A bomb threat that forced a civilian plane to turn back Sunday on a flight from Afghanistan to western China is the latest in a series of alleged terror plots in restless Xinjiang province.

Authorities have offered no clear explanation of why the Boeing 767 carrying 168 passengers was denied permission to land in Urumqi, the city that erupted in ethnic rioting on July 5 killing nearly 200 people. No bomb was discovered, and the Afghan-operated plane successfully flew the same route on Monday.

With tensions still running high in Urumqi, the incident is a reminder of what China calls the threat of terrorism from groups like the East Turkestan Islamic Movement. In 2002, the US State Department listed ETIM as a terrorist organization after China blamed it for scores of violent attacks in the previous decade.

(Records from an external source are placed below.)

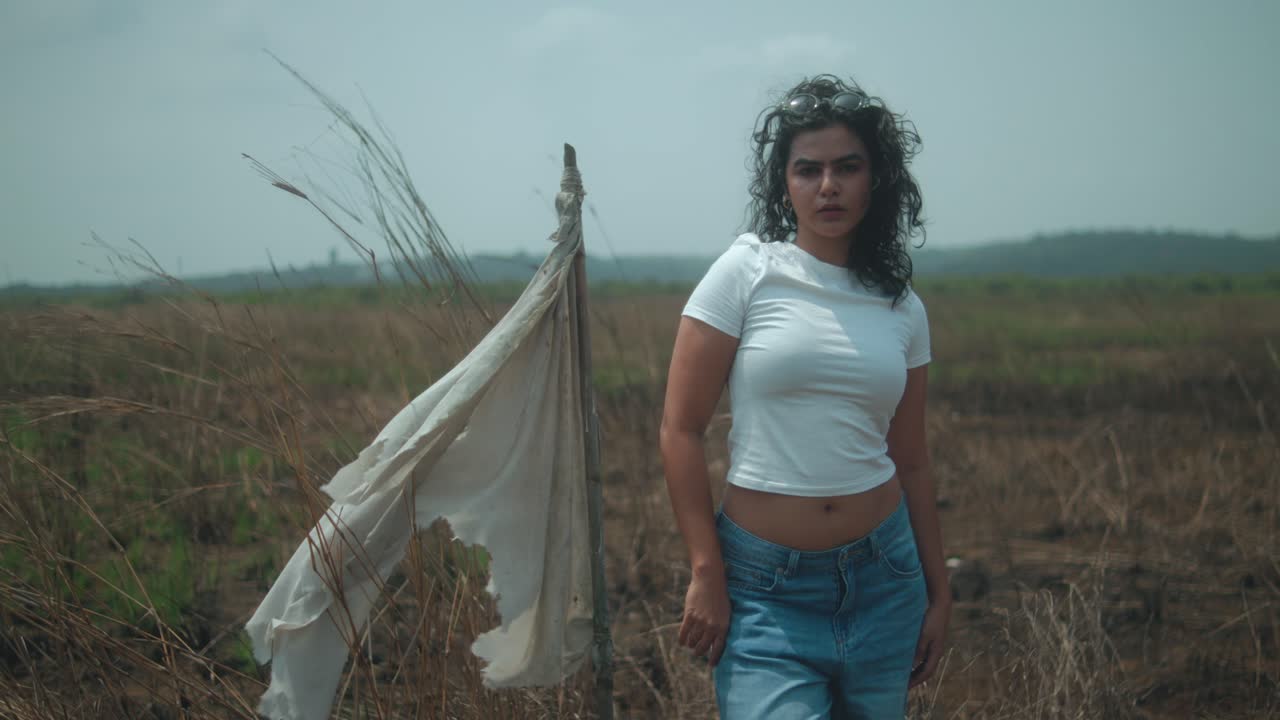 Woman stands in dry field under blue sky, feeling contemplative and calm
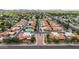 An aerial view of a residential community with lush greenery and a sparkling pool at 5509 E Desert Hills Dr, Scottsdale, AZ 85254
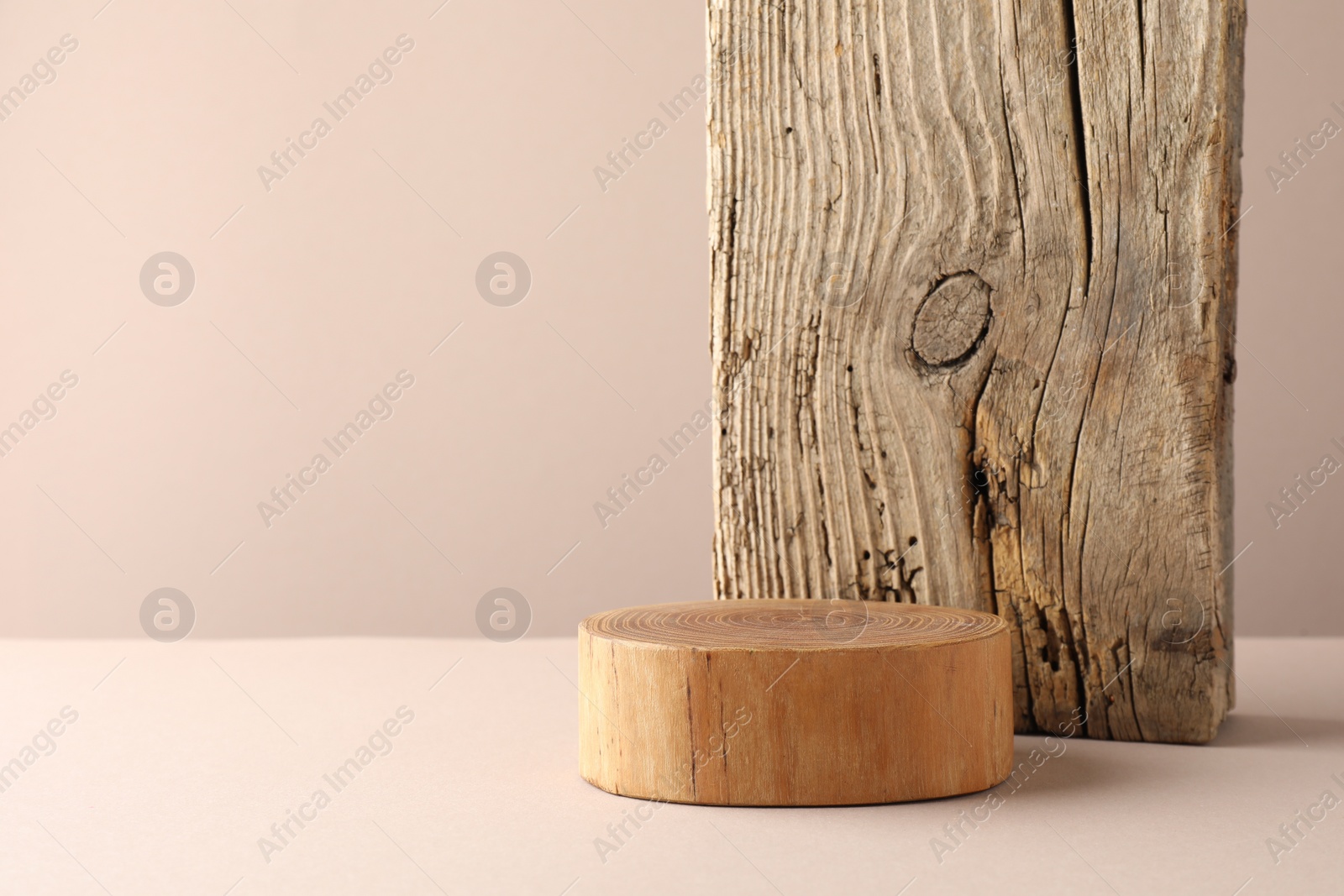 Photo of Presentation for product. Wooden podium on beige background. Space for text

But China's eagerness to label any opposition group in the traditionally Muslim province as separatists or terrorists – the words are used interchangeably – has muddied the picture. Foreign experts are doubtful that ETIM or other groups are capable of mounting terror attacks and argue that most antigovernment violence is haphazard.

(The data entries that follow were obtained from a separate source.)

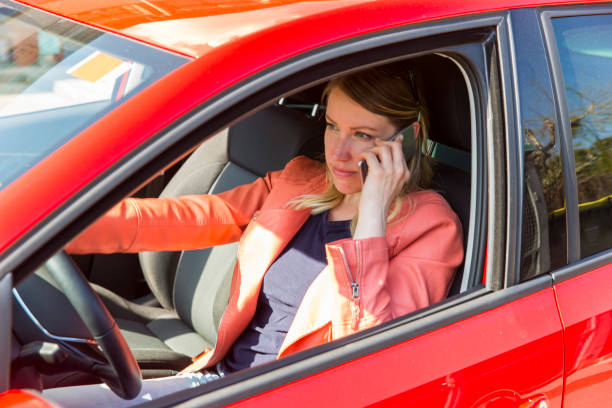 istock Young woman driving a car and using mobile phone 664627470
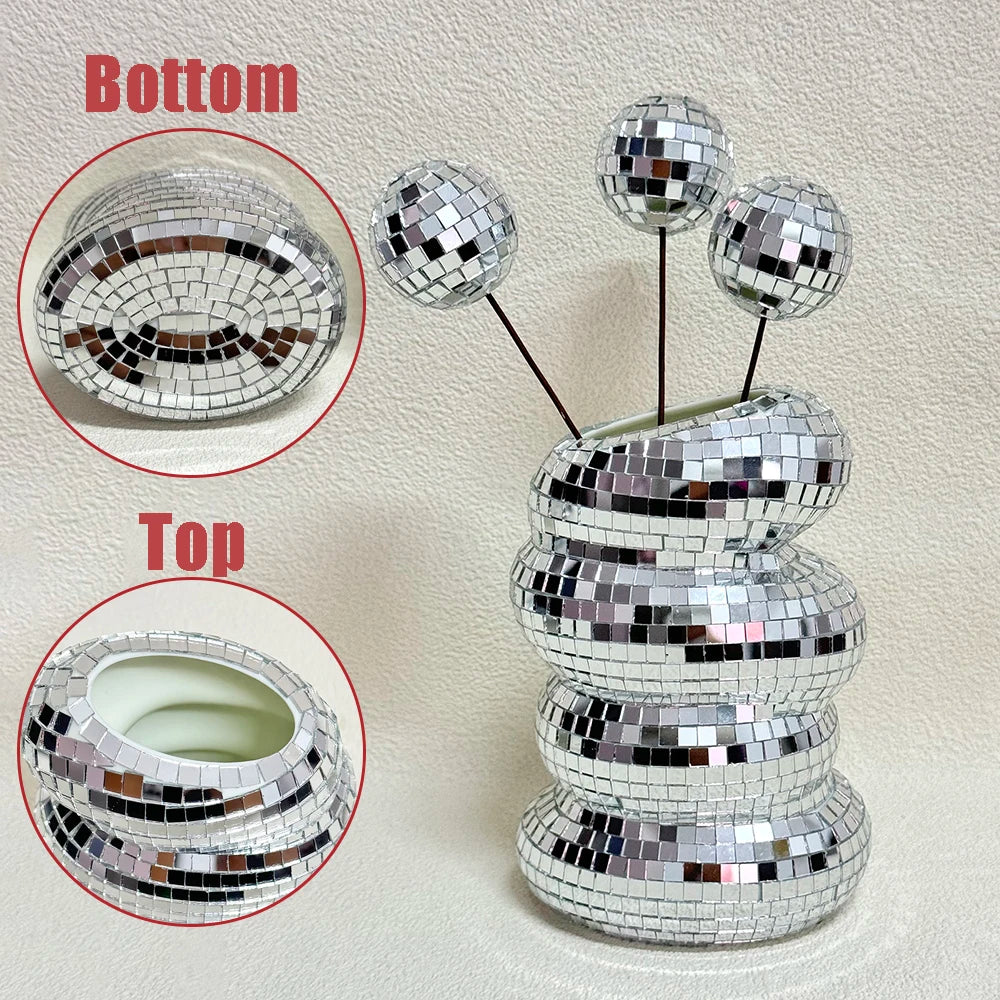 A stack of silver mirror tile disco balls, shown with close-ups of the bottom and top views.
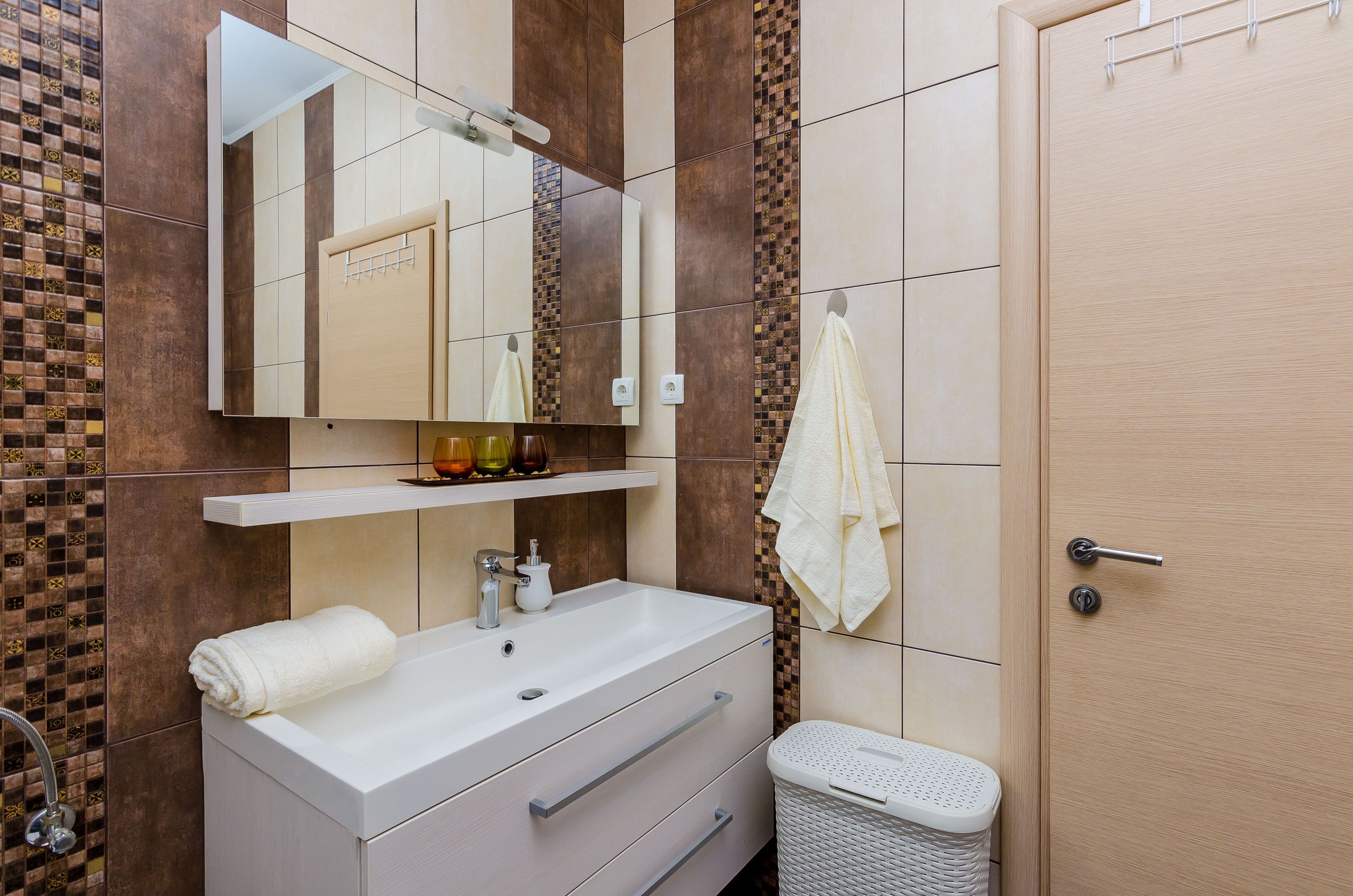 A bathroom with a white sink, mirror, and towel rack. There is a trash bin and a door with a handle.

Terrorism provides "a ready-made template for every incident. Everything has to be supported and organized by external forces," says Nicholas Bequelin, a researcher for Human Rights Watch in Hong Kong.

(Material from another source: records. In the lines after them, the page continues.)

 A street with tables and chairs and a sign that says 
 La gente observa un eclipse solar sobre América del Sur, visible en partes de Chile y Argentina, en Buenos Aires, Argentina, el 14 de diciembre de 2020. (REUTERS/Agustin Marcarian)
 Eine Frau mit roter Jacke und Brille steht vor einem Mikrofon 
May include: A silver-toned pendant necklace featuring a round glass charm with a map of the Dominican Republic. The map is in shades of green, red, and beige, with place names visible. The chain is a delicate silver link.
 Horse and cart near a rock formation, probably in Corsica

China's official narrative blames the World Uyghur Congress led by US-based Rebiya Kadeer for instigating the July 5 riots.

Chinese experts say the WUC is a front for the ETIM and that it seeks to pry away Xinjiang using armed struggle, reviving an East Turkestan republic that China crushed in 1949.

"The task of the WUC is to unify [terrorist] groups into one organization," says Li Wei, director of antiterrorism research at the China Contemporary International Relations Research Institute in Beiijing.

Ms. Kadeer has denied any role in the riots, which began as antigovernment protests over the murder of Uighur workers by majority Han in southern China. Authorities in Xinjiang continue to denounce her in daily loudspeaker broadcasts, including in far-flung desert towns that barely knew of her before, according to eyewitnesses.

China is acutely sensitive to separatism in its western territories. Xinjiang's roughly 8 million Uighurs have kinship ties to ex-Soviet Central Asian republics. After the Soviet collapse in 1991, calls for self-determination echoed in the region and appeared to fan separatist violence in Xinjiang, including riots in Yining and subsequent bus bombings in Urumqi in 1997.

In March 2008, Chinese police arrested a Uighur woman who had allegedly tried to ignite gasoline on a flight from Urumqi to Beijing. Then, on the eve of the Beijing Olympics, two Uighur men in Kashgar reportedly drove a truck into a group of border police and hurled explosives at them, killing 16.

Mr. Li says terrorist cells train in the Pamir mountains and rely on allied groups in Central Asia, Europe, and the US for material support. He says China's Ministry of Public Security has provided details of hundreds of violent incidents and has issued international alerts on suspected Uighur terrorists.

That so much hinges on China's official version of events troubles Mr. Bequelin and other foreign observers. In June, US lawmakers urged a review of the classification of ETIM. Several congressmen criticized the Bush administration for offering a quid pro quo to China for support in the UN Security Council in return for blacklisting the group. A former State Department official denied the accusation.